Die Wohltätigkeitsorganisation steckte das Geld ihrer Spender nicht nur für ihre eigenen Bedürfnisse ein, sondern belog sie angeblich auch darüber, wofür es verwendet wurde. Es behauptete, es verfüge über ein Knochenmarkspenderregister, ein Forschungszentrum, ein Nabelschnurblut-Bankprogramm und habe ein Patent für eine neue Leukämie-Behandlung angemeldet. Sogar der bezahlte Urlaub in Disney World, der lange Zeit als Wohltätigkeitsorganisation galt, war größtenteils eine Fiktion, da die NCLF solche Reisen seit Jahren nicht mehr finanziert hatte.

Es reichte auch betrügerische Prüfungsberichte ein, wobei der fragliche Buchhalter, Shlomo Donn, 35, aus Lakewood, New Jersey, seinen Namen auf die gepunktete Linie stempelte, ohne die Finanzunterlagen des NCLF tatsächlich zu überprüfen.

Shor führte diesen Runaround durch, indem er Yehuda Gutwein, 58, und seinen Sohn Shlomo Shor, 43, als seinen Marionettenpräsidenten bzw. seinen Vizepräsidenten einsetzte. Gutwein wurde 2010 Präsident, nachdem öffentlich bekannt wurde, dass Shor 1999 wegen Bundesbankbetrugs verurteilt wurde. Die Staatsanwaltschaft behauptet, dass die Operation größtenteils von Shors Keller in Brooklyn aus geführt wurde, der 1991 erstmals eröffnet wurde.

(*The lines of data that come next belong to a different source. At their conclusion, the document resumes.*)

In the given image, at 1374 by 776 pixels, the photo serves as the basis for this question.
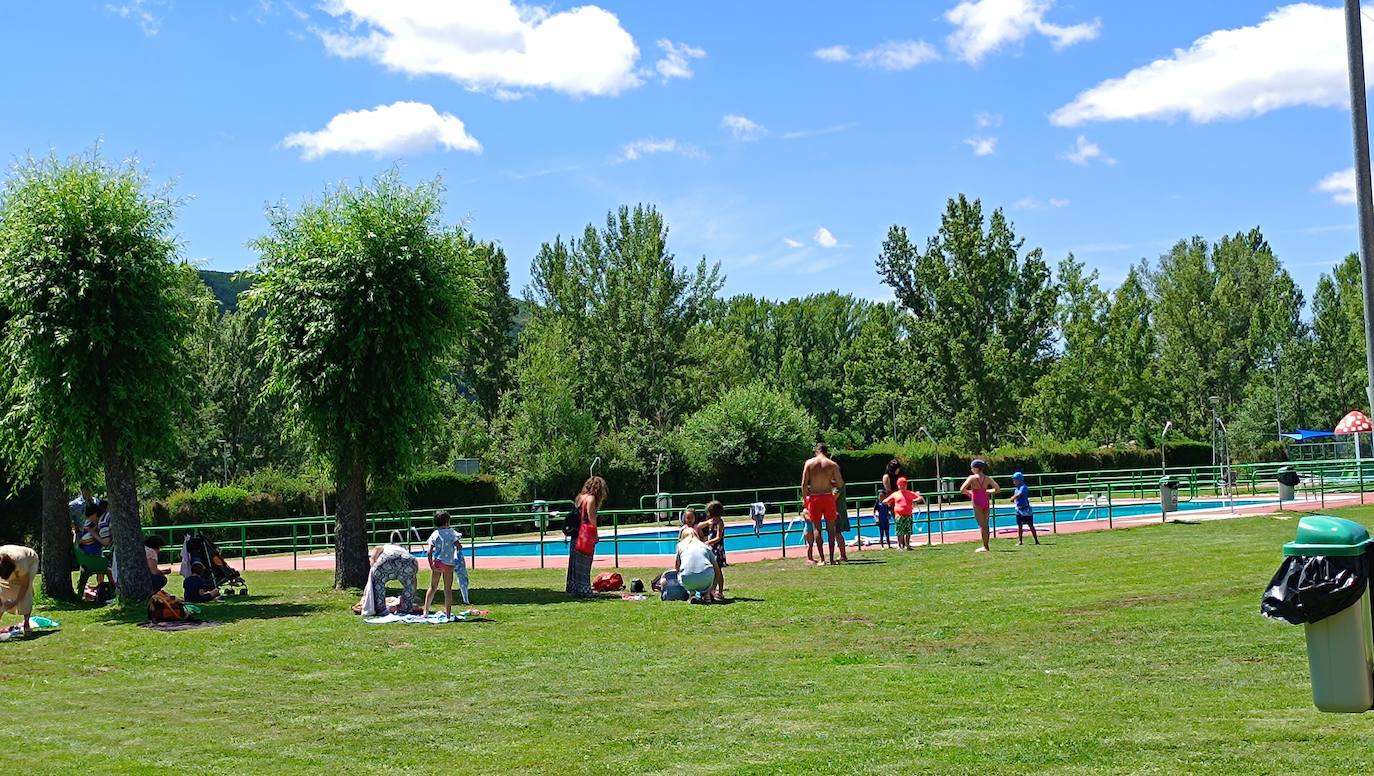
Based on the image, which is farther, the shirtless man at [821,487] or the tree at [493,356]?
the tree at [493,356]

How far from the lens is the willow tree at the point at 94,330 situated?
17.4 metres

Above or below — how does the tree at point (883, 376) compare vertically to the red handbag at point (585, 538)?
above

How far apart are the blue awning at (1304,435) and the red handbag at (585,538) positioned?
2506 inches

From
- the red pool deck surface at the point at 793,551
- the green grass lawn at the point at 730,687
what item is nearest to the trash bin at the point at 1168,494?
the red pool deck surface at the point at 793,551

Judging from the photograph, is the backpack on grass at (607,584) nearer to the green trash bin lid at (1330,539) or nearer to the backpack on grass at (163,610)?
the backpack on grass at (163,610)

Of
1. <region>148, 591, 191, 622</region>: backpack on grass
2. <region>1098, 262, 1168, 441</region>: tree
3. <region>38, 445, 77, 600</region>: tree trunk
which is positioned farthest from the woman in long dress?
<region>1098, 262, 1168, 441</region>: tree

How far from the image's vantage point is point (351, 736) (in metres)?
8.86

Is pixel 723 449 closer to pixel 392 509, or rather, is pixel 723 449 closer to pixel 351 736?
pixel 392 509

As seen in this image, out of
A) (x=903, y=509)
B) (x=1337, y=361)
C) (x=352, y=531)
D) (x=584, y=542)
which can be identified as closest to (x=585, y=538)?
(x=584, y=542)

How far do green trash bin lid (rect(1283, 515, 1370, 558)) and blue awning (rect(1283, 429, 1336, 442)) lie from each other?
2878 inches

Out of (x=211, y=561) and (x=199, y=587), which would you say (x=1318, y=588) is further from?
(x=211, y=561)

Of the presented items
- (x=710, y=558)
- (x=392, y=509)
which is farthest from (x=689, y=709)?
(x=392, y=509)

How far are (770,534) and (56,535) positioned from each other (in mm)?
17016

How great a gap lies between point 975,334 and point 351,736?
60.8 m
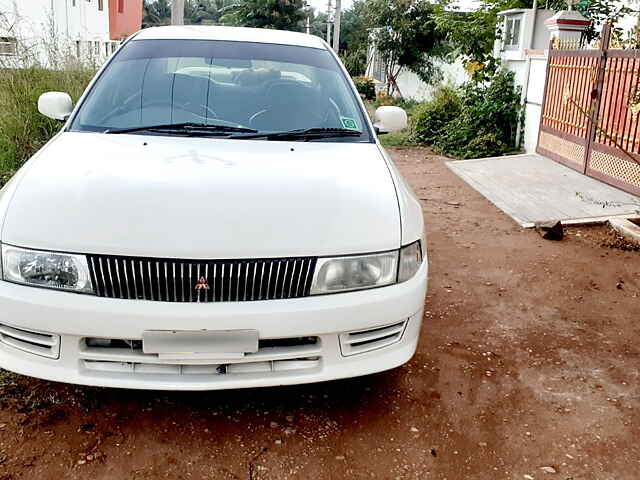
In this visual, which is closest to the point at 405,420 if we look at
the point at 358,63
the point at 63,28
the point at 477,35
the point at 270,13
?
the point at 477,35

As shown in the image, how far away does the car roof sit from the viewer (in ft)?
13.1

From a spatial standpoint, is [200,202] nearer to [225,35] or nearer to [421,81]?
[225,35]

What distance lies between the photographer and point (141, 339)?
91.4 inches

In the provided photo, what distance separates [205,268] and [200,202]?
1.07 ft

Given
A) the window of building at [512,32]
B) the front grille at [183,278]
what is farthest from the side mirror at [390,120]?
the window of building at [512,32]

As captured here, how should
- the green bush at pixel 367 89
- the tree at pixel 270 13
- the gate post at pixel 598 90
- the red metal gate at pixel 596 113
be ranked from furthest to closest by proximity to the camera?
A: the tree at pixel 270 13
the green bush at pixel 367 89
the gate post at pixel 598 90
the red metal gate at pixel 596 113

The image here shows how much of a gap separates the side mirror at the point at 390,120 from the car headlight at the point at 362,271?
1585 mm

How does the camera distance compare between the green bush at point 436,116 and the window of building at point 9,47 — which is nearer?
the window of building at point 9,47

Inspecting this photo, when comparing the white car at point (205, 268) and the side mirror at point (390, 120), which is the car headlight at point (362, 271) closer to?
the white car at point (205, 268)

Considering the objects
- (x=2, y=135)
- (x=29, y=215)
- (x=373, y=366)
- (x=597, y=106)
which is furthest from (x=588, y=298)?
(x=2, y=135)

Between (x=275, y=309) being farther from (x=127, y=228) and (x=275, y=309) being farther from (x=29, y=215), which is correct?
(x=29, y=215)

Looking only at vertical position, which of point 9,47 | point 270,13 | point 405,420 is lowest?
point 405,420

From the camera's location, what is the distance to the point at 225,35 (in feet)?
13.3

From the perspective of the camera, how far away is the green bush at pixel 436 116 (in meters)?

„Nichts ist beschämender, als Millionen von Dollar einzustecken, die von gutherzigen Menschen gespendet wurden, die einfach nur Kindern mit einer unheilbaren Krankheit helfen wollten“, sagte Schneiderman in einer Pressemitteilung. „Mein Büro wird weiterhin sogenannte Wohltätigkeitsorganisationen identifizieren, untersuchen und schließen, die legitim klingende Namen verwenden, um die Großzügigkeit der New Yorker auszunutzen und das Vertrauen der Öffentlichkeit zu missbrauchen. Diese wohltätigen Organisationen, die unseren schwächsten Bürgern helfen und das Geld der Spender für den vorgesehenen Zweck verwenden, sind ein wesentlicher Bestandteil des Gefüges unseres Staates. Ich fordere die New Yorker auf, weiterhin den Bedürftigsten unter uns zu helfen, aber mit Bedacht zu geben.“

Das Wohltätigkeitsbüro hatte die Registrierung der NCLF bereits im Januar 2014 ausgesetzt. Die Staatsanwälte werden versuchen, das gesamte von der Organisation unter falschem Vorwand gesammelte Geld zurückzufordern und ihre Petition am Montag beim Obersten Gerichtshof von Kings County einreichen.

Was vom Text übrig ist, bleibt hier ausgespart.